When I was about eleven, I read a book that told me that teenagers and adults don’t have time for reading. It recommended that I read as much as I could before I hit thirteen or else I will miss out on all of the thousands of good books there are in the world.
At least, that’s how eleven-year-old me understood it.
I took this sad fact of life very seriously. I had only two years left of my literate life, so I proceeded to read at least three books a week. If I read fewer than that, I was letting my future self down.
I went on reading like this after I turned thirteen. Then I turned fourteen with still no change. I read and read and read all through my teens. I decided that I must be one of those unique human beings who would keep my reading abilities through adulthood. I found some sort of fountain of youth that would keep me eleven forever. Eleven is certainly not the worst age to always be. You’re old enough that desperate parents will pay you to watch their kids, but you’re too young for puberty.
But alack. My fountain of youth runs dry.
At around eighteen my devouring of books slowed way down. I didn’t have as much time to read, but more than that I was way too tired to read. After all the teenager stuff I had to do, my brain couldn’t take anymore work.
I really love to read. It makes me very sad that I can’t read as much. I still get tall stacks of books at the library feeling hopeful and certain that I will read them, but they stay in the same stack in my room until it’s time to return them all untouched. Poor books. I feel sorry for them.
But the story does not end there.
I fell in love with a book like I hadn’t since my youth. We met through a mutual acquaintance: Alice in Wonderland.
While I love the Alice books, it was the Tim Burton movie that brought us together. I am really excited for the new Through the Looking Glass movie, and I wanted something to watch, or read, while I waited.
Doesn’t it look exciting??
I Googled “books that are like Alice in Wonderland.” According to various sites, Neverwhere by Neil Gaiman was a book with an Alice in Wonderland feel but darker.

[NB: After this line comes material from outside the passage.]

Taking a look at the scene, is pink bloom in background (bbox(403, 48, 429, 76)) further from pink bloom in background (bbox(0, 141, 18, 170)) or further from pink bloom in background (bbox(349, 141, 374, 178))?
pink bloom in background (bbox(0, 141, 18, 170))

And thus, our love story began.
Neverwhere is a combination of Alice in Wonderland, Wizard of Oz, and fairy tales in general, but it did not seem like a fairy tale itself. It was weird, quirky, confusing, and half of story was never explained. It was everything I loved about Lewis Carroll’s books.
Unlike the original stories, the main character was amazing and believable. I have not felt such a strong connection to a literary person in such a long time.
I wanted to go back and read the book again once I finished, but I’m saving it for when I go back to my teenage ways and am tired of reading.
For now I am doing something I have never done before. I read all the way to the end of one book before I start a new one. It’s weird. I probably do it because I am adult and mature and now I know the most efficient way to read.
The moral of this story is don’t lose hope. The joys and true loves of youth don’t fade, they gradually change and grow.
Just kidding there isn’t a moral. I just wanted to talk about Neverwhere. Now go read it.